In 1969, the elder Hampton was a charismatic 21-year-old political and social justice activist when he was riddled with bullets in the early morning hours of December 4 during a raid ordered by the Cook County State’s Attorney’s Office carried out by the Chicago Police Department. Also killed was Mark Clark, a young Panther visiting from the Peoria chapter.

Their deaths were part of an orchestrated counterintelligence campaign to stop the “rise of a Black messiah.” COINTELPRO sought to dampen, disrupt, discredit, and stop mounting dissent by Blacks who had elevated the civil rights struggle in the wake of the assassination of Dr. Martin Luther King, Jr.

Hampton, who had retired to bed along with his pregnant wife Akua Njeri (Deborah Johnson) who was just days away from childbirth with their son, had unwittingly been drugged by an FBI/police informant posing as a Panther comrade. The murder caused outrage and shockwaves across the globe and cemented Chicago’s status as having one of the most corrupt and murderous police forces in the country.
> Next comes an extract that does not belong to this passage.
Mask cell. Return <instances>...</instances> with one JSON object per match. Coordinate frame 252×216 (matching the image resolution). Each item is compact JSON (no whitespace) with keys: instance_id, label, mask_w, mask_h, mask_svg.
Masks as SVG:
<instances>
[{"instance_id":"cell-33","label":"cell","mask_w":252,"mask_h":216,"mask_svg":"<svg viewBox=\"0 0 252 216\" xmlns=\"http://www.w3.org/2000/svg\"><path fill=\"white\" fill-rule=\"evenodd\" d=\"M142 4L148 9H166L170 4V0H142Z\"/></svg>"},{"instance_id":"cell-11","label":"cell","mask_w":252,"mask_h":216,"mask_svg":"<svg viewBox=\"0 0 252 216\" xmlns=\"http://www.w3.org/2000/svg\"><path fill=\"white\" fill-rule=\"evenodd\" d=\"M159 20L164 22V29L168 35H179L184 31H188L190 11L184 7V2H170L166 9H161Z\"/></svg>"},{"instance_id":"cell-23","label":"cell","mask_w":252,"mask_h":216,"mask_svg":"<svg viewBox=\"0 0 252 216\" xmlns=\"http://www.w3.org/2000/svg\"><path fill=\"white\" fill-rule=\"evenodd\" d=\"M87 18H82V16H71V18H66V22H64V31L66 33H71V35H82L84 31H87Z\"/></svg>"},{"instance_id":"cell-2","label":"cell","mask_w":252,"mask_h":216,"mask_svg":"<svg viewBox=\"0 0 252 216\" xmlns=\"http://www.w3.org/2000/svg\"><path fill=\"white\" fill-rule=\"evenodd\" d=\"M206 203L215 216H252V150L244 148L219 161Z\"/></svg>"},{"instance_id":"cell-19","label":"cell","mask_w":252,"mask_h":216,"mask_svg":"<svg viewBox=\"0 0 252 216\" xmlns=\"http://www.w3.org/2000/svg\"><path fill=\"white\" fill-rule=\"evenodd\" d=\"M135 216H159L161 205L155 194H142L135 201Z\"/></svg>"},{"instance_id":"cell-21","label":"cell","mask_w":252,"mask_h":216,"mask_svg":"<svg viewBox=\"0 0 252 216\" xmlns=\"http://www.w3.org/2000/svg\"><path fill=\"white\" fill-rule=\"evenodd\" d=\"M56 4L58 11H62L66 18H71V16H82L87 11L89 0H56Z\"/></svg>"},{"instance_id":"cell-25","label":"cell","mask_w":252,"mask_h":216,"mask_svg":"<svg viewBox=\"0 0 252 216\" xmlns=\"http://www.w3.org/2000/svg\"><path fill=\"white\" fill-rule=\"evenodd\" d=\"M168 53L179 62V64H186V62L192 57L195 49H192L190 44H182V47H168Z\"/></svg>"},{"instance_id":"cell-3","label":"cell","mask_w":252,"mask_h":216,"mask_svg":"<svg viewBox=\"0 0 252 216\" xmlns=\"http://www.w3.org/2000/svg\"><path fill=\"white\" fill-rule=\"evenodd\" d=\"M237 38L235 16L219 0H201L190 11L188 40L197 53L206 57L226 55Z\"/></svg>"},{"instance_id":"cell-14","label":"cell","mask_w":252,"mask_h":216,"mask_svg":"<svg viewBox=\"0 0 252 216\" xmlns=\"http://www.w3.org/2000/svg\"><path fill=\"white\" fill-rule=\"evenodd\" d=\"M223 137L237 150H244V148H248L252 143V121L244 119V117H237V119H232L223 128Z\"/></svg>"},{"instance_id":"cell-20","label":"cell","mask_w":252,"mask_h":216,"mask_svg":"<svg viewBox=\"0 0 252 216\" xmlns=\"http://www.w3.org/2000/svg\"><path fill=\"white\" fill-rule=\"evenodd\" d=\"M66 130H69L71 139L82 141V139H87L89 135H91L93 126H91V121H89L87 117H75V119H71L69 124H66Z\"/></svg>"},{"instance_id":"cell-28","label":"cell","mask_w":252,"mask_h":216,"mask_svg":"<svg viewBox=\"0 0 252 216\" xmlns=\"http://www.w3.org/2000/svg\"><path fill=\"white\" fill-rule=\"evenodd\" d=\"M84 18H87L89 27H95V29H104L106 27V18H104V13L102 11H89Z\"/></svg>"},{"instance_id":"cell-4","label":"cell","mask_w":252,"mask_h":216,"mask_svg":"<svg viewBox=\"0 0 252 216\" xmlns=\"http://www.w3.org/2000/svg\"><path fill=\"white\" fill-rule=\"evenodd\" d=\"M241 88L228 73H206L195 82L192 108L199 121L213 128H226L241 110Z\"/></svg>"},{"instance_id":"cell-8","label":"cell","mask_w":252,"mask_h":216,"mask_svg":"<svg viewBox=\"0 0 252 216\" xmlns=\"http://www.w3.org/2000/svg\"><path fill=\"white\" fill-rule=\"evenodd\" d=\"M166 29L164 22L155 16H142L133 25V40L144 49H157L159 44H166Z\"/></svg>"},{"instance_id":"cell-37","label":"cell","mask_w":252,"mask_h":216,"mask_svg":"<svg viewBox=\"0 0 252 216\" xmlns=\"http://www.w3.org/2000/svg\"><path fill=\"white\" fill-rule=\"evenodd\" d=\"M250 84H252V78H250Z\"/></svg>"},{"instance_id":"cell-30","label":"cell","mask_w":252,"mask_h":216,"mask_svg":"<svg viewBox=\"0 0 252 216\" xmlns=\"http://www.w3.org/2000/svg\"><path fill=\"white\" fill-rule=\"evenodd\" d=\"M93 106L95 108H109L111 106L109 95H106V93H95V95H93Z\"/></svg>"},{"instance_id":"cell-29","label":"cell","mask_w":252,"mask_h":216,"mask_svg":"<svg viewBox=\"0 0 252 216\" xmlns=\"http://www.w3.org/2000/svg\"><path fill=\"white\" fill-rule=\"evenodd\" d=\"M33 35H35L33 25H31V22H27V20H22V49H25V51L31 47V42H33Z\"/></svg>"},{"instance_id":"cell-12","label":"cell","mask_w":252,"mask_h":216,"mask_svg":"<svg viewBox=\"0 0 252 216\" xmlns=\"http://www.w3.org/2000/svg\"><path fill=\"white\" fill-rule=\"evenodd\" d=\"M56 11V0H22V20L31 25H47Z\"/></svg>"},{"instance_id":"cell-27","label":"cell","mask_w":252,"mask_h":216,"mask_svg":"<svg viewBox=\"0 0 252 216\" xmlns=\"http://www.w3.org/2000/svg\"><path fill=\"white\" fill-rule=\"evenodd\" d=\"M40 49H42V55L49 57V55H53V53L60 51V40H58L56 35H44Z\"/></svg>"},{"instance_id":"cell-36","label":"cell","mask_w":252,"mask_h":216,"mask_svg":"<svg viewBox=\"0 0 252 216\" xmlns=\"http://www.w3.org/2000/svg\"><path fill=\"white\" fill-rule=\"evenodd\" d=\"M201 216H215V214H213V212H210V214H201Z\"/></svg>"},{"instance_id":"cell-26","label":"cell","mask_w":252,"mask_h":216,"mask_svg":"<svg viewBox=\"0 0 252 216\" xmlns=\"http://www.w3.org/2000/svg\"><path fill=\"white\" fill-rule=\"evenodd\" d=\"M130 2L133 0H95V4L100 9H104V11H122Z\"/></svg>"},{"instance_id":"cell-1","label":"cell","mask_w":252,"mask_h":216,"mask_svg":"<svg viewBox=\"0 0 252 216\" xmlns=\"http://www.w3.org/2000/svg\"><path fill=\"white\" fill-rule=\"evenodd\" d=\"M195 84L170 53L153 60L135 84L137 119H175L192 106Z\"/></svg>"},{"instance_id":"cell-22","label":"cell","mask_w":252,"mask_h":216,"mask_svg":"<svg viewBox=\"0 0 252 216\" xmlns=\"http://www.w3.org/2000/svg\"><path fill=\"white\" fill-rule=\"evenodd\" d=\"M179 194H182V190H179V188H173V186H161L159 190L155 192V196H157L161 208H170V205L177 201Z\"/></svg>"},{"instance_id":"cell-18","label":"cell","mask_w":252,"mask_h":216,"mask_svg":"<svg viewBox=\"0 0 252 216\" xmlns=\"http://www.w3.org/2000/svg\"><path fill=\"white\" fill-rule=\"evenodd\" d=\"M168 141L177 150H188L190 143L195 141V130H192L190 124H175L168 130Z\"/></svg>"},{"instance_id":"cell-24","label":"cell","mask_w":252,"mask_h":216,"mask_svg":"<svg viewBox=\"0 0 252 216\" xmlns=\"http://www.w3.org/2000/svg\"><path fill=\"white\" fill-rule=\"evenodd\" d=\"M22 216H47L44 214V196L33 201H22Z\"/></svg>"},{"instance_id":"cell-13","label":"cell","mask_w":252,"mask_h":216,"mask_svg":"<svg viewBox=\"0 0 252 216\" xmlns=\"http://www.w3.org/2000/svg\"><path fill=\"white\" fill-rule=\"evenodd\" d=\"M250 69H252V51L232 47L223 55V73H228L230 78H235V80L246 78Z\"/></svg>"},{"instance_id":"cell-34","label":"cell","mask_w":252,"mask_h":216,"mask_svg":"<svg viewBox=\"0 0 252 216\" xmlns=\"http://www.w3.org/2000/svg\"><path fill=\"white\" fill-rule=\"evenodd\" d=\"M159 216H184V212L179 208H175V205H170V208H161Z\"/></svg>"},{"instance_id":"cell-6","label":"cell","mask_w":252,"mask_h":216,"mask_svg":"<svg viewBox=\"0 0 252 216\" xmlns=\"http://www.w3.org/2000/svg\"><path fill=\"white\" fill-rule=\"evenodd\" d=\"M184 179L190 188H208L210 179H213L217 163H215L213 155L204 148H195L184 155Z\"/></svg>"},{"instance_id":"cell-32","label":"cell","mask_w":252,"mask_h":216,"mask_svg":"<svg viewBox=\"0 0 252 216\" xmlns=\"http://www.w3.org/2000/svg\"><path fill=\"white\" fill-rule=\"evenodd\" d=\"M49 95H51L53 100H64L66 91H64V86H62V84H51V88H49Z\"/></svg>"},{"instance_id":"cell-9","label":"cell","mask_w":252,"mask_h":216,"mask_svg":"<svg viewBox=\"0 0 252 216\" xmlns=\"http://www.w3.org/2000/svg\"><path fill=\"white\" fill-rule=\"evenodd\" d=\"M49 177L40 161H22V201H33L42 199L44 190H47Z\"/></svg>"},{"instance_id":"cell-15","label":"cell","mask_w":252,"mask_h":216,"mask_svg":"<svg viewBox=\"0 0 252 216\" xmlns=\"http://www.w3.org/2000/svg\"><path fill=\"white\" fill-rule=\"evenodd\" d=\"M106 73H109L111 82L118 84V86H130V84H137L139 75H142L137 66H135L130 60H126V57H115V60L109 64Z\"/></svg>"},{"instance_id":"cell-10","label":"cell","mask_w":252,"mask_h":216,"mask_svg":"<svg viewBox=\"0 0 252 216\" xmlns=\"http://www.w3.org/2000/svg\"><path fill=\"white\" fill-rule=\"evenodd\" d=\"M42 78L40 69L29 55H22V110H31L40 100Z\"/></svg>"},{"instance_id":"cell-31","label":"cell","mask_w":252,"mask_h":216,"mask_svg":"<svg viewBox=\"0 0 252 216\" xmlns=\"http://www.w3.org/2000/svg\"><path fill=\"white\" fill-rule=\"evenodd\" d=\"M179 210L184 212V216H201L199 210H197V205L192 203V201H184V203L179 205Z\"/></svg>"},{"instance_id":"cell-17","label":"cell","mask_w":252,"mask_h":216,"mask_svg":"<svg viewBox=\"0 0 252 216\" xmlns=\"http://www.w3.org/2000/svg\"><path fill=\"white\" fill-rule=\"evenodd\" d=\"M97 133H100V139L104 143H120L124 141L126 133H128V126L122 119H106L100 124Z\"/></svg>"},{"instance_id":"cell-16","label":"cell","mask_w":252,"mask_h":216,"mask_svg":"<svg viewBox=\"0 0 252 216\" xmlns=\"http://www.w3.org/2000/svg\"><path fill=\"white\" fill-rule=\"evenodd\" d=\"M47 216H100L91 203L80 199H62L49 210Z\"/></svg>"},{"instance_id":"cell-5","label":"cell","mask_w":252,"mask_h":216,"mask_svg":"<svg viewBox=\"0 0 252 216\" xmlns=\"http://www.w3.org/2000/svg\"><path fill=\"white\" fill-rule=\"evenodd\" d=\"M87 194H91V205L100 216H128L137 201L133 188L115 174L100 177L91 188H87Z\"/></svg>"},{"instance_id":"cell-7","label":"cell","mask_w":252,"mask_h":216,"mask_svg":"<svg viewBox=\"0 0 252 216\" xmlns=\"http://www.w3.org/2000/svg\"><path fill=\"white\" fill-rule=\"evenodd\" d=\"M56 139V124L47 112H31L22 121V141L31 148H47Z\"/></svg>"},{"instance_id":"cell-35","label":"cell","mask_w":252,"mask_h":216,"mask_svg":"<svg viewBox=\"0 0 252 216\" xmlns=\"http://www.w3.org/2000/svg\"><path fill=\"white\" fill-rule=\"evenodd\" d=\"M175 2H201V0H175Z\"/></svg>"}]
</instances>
Then-State’s Attorney Edward V. Hanrahan, who died in 2009, falsely asserted the raid on Hampton’s apartment started as a search for illegal weapons but that it escalated into a shoot-out resulting in the leader’s murder.

The case unraveled due to eyewitness accounts along with scientific evidence that indicated the police not only fired first but also shot Hampton while he was “asleep.”

The family subsequently sued and has spent a lifetime seeking justice and awareness for police brutality, crimes, and murder for countless people throughout the country. Last year, Hampton’s assassination was dramatized through the Oscar-winning film, “Judas and the Black Messiah.”